Ein Text von Thomas Busch, 1. Vorsitzender

Wer bei der Wahl seines Berufes nach über 25 Jahren sagen kann, er hat noch nie gearbeitet, der hat den Joker gezogen.

Ich kann das sagen.

25 erfüllte Jahre. 25 Jahre in denen es stetig bergauf ging. Nicht für mich, sondern für das Ziel, welches mir vor 25 Jahren in meine Seele eintätowiert wurde.

Jeder Mensch kann irgendetwas. Der eine kann singen, der andere mathematische Formeln ausrechnen, wieder einer kann kochen oder ein Flugzeug fliegen.

Ich kann nichts.

Zumindest nicht richtig, richtig gut. Ich habe kein angeborenes Talent oder eine berufliche Spezifikation. Gut, ich bin Tierarzt geworden, aber zwei Hände hätten nicht gereicht, um meiner Tätowierung gerecht zu werden. Außerdem suchte ich damals noch mein Talent oder meine Spezifikation - beides vergeblich.

Aber eins konnte ich doch: Nie aufgeben.

Dazu gesellte sich eine Eigenschaft, die mir, während ich anfing in Schmuddelecken zu schauen, geschenkt wurde: ich konnte Menschen begeistern und mitnehmen. Das war aber auch keine große Kunst, denn was sich auf Griechenlands Straßen an Leid zeigte, war unübersehbar.

So lernte ich Tage kennen, deren 24 Stunden viel zu kurz waren und Flughäfen in aller Welt. Ich lernte Diplomatie, Prügel, falsche und wahre Tierfreunde und jede Menge Menschenkenntnis.

Ich lernte, dass jeder irgendetwas kann, auch wenn es im ersten Moment so aussieht wie bei mir. Ich lernte, diese vielen verschiedenen Eigenschaften unterschiedlichster Persönlichkeiten, die mithelfen wollten, so zu bündeln, dass das Ziel dabei nie aus dem Auge gelassen wurde.

Ich lernte begnadete Chirurgen kennen, die besten Assistenten der Welt, engagierte und wirklich an der Sache interessierte Anwälte (ja, die gibt es!). Ich lernte wohlhabende Menschen kennen und weniger wohlhabende.

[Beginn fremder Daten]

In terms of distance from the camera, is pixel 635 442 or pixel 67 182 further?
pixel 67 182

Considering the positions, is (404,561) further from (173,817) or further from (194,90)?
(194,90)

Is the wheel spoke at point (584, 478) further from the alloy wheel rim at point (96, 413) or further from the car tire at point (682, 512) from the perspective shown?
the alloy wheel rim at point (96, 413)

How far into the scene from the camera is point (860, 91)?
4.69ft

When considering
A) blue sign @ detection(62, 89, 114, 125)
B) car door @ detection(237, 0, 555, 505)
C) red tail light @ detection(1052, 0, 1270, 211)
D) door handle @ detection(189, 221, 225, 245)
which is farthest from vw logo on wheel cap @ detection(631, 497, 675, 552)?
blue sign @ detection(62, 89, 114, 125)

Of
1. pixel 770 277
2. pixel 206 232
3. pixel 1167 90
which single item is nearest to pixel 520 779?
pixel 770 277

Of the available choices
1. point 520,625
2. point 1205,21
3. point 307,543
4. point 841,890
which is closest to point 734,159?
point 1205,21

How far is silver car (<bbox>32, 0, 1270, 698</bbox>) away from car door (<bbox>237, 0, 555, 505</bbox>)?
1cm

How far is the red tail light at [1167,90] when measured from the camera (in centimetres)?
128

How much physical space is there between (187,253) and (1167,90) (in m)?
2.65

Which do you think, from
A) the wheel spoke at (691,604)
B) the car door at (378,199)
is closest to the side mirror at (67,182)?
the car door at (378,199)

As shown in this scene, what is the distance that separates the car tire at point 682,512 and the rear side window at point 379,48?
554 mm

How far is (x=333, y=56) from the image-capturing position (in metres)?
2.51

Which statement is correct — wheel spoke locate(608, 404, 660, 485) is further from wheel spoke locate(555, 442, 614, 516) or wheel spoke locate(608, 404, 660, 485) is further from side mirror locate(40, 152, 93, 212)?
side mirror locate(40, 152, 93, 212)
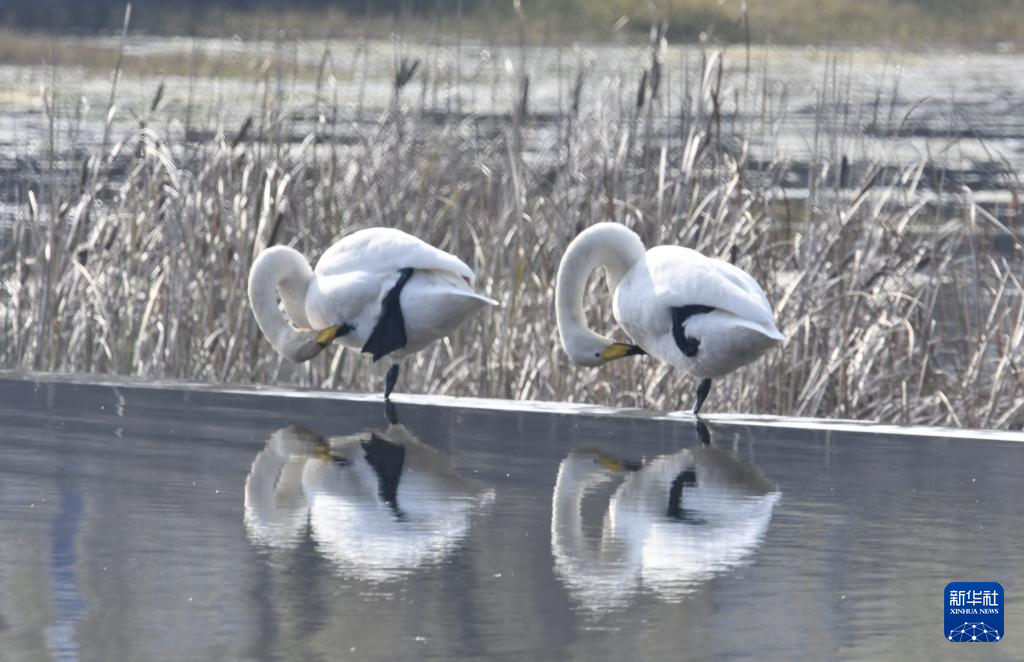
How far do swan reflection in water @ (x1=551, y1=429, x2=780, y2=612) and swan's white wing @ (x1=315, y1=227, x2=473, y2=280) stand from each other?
1445mm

Ich durfte mit Ausländern an einem Strang ziehen und feststellen, dass die im eigenen Land gar keine Ausländer waren. Ich versuchte alle Kräfte so zu bündeln, dass es nur einem einzigen Ziel dienlich war: Das Leid zu reduzieren. Übrigens: egal wo! Tierschutz hatte und hat für mich keine Grenzen.

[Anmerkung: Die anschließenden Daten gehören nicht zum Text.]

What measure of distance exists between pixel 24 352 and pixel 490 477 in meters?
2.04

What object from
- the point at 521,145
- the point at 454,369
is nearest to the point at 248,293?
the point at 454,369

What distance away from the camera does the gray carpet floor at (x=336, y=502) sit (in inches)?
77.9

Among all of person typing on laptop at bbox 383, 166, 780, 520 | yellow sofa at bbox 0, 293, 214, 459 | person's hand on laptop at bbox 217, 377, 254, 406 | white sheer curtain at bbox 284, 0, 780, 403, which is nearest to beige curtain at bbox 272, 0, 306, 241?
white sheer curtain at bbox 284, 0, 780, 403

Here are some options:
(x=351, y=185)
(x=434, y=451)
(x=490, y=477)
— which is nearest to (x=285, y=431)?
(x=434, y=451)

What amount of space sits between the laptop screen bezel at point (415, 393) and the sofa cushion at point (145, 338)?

Dieses Bündel bekam einen Namen: Förderverein Arche Noah Kreta e.V./Tierärztepool.

Ein Pool, sozusagen das Sammelbecken, für nachhaltigen Tierschutz, wird gefüllt von inzwischen 25 Mitarbeitern. Sie sind der Garant für das, was wir auf die Beine stellen.

Wir haben einen begnadeten Handwerker, die weltbesten Assistenten, eine gewaltige Schar von engagierten Pflegestellen, großartige Tierärzte und Sponsoren, die teilweise seit 25 Jahren dabei und mitverantwortlich für das Wachstum sind.

Wir sind ein Team, vergleichbar mit einer Familie. Bei uns wird gelacht und getanzt, gleichfalls wie geweint und getrauert. Wir lieben uns und wir streiten. Genau wie in jeder anderen Familie auch. Aber Blut ist dicker als Wasser und wenn das (bildlich gesprochen) fließt, weiß jeder wo sein Platz ist! Dann haben private Ärgernisse keinen Platz mehr, dann wird zusammengehalten, bis die Wunde geschlossen, dass Auge abgeschwollen, der Husten erloschen ist. Das macht uns aus und damit überwinden wir alle Widerstände.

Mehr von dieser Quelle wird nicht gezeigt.